▶ [Assigned task A] According to the text about Pavel Maslák, what time did he run in the 400 metres at the 2012 Summer Olympics to set a new national record and personal best?
▶ [Assigned task B] Continue the text about Pavel Maslák from its last sentence.

▶ [Text for analysis]
+-------+
Pavel Maslák (, born 21 February 1991) is a Czech sprinter who specialises in the 200 metres and 400 metres. He is the only athlete in history who has managed to win the 400 m title at the World Indoor Championships at three consecutive championships. Maslák is the first Czech to have run 400 metres under 45 seconds outdoor and under 46 seconds indoor.

Personal life
Pavel Maslák was born on 21 February 1991 in Havířov, Czechoslovakia.

Career
He is a member of Dalibor Kupka's training group at ASC Dukla Praha. At the age of 20, Maslák won the 400 m bronze medal at the 2011 European Athletics U23 Championships and was a semi-finalist in the 200 m at the 2011 World Championships in Athletics. The next year, he finished fifth in the final of the 400 m at the 2012 IAAF World Indoor Championships.

In May 2012, Maslák set the Czech record in 400 m. His time of 45.31 cut almost half a second off the time reached by Karel Kolář at the same venue — Rošický Stadium — in 1978. In June 2012, he further improved the record by clocking 45.17 in Turin. At the 2012 European Championships, Maslák won 400 m gold medal in a time of 45.24.

At 2012 Summer Olympics in London, Maslák competed in the 200 and 400 m events. In the 400 metres, he advanced from heats by setting a new national record and personal best of 44.91 but did not manage to repeat the feat in semi-finals and finished fifth in his run. In the 200 metres, Maslák finished fourth in Heat 5 in a time of 20.67 and did not progress further. In his last race of the 2012 season, Maslák set a national record of 20.59 in 200 metres dash.
+-------+
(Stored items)
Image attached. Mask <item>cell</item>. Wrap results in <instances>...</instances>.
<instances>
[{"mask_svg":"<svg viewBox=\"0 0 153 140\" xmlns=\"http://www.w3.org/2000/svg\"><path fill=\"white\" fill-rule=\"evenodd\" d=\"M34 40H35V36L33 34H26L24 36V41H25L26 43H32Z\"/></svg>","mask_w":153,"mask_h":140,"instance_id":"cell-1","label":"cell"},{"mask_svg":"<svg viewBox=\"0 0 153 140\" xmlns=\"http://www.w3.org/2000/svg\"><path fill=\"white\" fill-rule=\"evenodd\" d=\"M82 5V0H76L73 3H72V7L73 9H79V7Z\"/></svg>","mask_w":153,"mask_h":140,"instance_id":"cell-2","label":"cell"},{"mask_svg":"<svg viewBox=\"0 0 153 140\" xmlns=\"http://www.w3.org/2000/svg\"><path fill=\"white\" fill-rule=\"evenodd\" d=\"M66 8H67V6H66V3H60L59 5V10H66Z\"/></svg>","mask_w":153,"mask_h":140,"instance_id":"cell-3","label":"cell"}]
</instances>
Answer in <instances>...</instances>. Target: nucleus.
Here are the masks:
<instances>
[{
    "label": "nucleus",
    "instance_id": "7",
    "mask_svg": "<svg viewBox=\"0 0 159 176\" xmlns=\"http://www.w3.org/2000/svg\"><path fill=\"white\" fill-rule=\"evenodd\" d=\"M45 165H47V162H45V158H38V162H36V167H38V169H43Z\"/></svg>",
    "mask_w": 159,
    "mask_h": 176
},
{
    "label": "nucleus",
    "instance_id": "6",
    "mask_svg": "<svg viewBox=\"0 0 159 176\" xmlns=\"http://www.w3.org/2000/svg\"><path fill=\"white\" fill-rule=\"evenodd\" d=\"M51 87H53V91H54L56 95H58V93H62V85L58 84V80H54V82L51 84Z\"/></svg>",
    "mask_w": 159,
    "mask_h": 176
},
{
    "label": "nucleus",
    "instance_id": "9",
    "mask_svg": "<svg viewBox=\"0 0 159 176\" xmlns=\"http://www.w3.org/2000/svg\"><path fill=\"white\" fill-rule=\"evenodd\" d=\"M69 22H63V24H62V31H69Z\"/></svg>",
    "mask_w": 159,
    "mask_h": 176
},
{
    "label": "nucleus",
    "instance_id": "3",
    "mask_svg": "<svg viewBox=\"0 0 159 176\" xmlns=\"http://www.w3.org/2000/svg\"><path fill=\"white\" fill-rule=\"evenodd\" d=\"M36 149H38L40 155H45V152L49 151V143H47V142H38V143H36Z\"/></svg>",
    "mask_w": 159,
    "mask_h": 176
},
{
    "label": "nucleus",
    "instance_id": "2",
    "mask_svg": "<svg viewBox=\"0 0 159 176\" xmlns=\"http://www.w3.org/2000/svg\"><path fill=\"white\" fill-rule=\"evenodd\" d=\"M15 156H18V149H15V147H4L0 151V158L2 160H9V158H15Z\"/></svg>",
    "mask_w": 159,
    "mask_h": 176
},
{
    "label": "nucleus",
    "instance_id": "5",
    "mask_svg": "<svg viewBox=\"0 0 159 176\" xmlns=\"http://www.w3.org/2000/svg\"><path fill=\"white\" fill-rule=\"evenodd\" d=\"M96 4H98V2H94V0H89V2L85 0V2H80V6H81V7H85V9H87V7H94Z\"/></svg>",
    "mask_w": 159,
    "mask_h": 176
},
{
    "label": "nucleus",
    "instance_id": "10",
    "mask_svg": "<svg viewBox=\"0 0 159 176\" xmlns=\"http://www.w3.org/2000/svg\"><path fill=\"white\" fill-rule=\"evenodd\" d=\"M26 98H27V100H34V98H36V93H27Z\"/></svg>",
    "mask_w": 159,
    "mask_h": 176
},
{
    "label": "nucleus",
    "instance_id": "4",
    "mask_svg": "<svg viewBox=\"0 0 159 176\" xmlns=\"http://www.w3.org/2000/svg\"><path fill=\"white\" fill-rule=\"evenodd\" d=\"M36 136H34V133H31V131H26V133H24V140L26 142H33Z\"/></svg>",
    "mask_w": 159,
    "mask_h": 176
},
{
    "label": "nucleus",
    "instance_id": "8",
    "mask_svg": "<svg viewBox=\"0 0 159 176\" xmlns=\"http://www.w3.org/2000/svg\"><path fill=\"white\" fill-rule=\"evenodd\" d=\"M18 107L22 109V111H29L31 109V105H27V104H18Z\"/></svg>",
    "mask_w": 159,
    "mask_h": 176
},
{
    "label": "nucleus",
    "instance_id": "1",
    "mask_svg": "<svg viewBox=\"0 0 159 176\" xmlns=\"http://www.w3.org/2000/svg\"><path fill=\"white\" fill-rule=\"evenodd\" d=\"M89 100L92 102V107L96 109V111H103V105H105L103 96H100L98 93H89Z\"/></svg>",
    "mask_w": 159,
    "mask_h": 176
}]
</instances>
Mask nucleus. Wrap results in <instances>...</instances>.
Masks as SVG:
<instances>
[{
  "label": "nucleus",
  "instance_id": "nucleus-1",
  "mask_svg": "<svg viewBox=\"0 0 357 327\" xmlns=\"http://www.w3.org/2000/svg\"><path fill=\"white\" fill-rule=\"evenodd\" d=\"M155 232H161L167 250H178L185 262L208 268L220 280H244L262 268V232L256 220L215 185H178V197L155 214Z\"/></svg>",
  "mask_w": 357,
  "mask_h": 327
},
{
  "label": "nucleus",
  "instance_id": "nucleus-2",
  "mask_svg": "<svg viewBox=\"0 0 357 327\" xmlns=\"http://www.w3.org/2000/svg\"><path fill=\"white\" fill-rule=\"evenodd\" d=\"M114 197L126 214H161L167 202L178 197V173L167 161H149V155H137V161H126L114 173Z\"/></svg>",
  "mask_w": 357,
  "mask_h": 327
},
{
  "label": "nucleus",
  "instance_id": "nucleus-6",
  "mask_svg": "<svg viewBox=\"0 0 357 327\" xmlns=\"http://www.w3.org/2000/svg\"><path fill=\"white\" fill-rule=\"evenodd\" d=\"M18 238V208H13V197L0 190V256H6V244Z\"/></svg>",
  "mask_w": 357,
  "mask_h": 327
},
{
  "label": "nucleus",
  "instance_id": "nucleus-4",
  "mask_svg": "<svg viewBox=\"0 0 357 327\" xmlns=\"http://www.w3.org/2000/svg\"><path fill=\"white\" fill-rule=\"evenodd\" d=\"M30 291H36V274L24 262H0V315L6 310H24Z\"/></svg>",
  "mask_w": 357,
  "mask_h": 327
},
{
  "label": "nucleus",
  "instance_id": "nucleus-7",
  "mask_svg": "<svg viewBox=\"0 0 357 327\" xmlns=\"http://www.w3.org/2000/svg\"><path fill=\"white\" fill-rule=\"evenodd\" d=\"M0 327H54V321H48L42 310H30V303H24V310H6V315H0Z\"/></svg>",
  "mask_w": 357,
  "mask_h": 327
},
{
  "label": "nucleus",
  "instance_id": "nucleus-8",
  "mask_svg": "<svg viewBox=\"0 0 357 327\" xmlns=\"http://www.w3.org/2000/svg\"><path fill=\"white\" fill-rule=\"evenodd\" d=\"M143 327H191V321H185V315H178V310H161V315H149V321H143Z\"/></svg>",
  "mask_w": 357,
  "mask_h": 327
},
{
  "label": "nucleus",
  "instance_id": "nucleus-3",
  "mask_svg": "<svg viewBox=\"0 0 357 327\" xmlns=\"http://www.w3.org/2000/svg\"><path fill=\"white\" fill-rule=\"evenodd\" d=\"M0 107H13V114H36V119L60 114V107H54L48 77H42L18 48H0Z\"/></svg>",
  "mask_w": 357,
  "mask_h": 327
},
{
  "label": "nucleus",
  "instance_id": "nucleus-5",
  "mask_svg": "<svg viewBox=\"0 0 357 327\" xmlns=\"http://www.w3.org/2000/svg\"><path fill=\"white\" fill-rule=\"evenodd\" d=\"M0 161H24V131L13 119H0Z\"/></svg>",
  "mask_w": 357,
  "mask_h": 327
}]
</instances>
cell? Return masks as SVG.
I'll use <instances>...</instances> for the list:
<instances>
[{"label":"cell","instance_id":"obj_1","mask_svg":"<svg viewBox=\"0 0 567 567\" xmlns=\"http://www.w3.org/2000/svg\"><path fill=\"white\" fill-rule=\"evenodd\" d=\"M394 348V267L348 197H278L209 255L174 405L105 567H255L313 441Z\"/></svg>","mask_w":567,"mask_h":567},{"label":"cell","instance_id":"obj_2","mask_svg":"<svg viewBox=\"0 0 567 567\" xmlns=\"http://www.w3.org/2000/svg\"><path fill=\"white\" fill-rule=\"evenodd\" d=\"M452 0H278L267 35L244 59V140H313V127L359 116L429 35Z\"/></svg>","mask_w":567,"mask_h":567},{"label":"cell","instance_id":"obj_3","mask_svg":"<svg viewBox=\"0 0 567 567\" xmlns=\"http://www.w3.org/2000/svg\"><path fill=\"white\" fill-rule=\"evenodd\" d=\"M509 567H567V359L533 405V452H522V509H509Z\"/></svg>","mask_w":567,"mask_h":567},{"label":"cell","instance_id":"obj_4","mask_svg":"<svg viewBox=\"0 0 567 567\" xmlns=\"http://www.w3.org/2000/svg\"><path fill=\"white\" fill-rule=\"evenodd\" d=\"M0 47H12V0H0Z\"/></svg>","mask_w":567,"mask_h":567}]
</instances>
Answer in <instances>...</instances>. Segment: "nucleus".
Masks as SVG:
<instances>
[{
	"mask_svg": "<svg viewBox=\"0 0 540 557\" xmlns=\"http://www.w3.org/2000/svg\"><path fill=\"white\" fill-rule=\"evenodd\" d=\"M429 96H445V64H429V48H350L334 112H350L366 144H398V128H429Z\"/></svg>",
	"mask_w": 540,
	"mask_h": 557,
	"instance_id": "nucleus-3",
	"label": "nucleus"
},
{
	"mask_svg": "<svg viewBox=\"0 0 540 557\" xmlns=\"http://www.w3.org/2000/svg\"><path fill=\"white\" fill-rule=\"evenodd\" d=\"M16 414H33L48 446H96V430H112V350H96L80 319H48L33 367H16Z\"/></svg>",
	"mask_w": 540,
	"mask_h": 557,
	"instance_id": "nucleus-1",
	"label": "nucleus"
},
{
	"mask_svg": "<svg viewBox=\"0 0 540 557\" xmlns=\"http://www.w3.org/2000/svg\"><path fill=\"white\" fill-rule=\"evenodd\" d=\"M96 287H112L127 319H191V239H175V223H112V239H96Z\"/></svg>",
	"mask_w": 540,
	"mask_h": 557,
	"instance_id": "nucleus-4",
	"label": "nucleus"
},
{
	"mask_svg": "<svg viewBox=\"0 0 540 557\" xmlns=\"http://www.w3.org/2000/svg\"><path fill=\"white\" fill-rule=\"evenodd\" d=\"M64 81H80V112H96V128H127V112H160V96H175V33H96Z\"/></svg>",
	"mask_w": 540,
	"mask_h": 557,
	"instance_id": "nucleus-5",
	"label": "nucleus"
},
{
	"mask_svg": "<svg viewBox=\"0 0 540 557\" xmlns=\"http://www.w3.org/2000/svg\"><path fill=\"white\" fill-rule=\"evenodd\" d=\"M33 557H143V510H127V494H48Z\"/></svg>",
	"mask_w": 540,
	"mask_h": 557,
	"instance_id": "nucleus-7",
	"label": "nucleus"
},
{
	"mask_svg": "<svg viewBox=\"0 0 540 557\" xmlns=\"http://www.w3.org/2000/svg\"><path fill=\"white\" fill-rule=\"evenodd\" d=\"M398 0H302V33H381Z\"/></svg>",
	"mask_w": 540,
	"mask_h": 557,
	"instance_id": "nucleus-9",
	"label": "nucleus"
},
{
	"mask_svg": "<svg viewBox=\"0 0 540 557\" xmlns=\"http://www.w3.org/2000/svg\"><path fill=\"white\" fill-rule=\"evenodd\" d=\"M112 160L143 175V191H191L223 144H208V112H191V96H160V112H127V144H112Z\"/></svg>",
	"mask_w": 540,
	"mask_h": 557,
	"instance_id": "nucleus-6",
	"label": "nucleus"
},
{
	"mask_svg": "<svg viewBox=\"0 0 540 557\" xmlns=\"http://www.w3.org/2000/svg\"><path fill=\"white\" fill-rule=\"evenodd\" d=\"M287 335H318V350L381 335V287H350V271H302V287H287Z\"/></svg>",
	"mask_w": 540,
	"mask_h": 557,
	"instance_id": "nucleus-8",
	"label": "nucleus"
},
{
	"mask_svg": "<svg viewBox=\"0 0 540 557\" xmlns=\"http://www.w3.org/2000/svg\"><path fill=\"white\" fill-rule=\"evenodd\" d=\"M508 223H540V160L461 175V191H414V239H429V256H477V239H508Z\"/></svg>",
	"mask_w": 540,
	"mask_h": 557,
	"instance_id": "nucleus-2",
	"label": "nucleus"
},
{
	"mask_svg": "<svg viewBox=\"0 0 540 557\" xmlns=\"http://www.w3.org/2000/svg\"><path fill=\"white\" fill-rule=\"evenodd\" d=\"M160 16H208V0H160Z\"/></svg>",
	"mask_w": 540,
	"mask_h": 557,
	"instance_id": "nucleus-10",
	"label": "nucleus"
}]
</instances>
+-------+
▶ [Written response A] He ran 44.91 in the heats.

▶ [Written response B]
At 2013 European Indoor Championships in Gothenburg, Pavel Maslák won a gold medal in 400 metres distance. In final, he slashed almost half a second from his personal best, improving it to 45.66. As a part of the Czech 4 x 400 metres relay team, he added a bronze medal.  At the 2013 World Championships, he achieved his best outdoor World Championship finish of 5th.

He won his first indoor world title in 2014.

During the 2016 season Maslák won gold in the 400 meters at the IAAF World Indoor Championships, defending his world title, and came second at the European Athletics Championships. At the 2018 IAAF World Indoor Championships he successfully defended his 400-meter title a second time with a time of 45.47 seconds.

Personal bests
 Outdoor
 100 m 10.30 (9 June 2017, Třinec, Czech Republic)
 200 m 20.46 NR (9 June 2017, Třinec, Czech Republic)
 400 m 44.79 NR (11 May 2014, Doha, Qatar)
 500 m 1:00:35 (03 Aug 2013, Cheb, Czech Republic)

 Indoor
 60 m 6.65 (15 Feb 2014, Praha (Stromovka),  Czech Republic
 200 m 20.52 (15 February 2014, Praha (Stromovka), Czech Republic)
 400 m 45.24 NR (8 March 2014, Sopot, Poland)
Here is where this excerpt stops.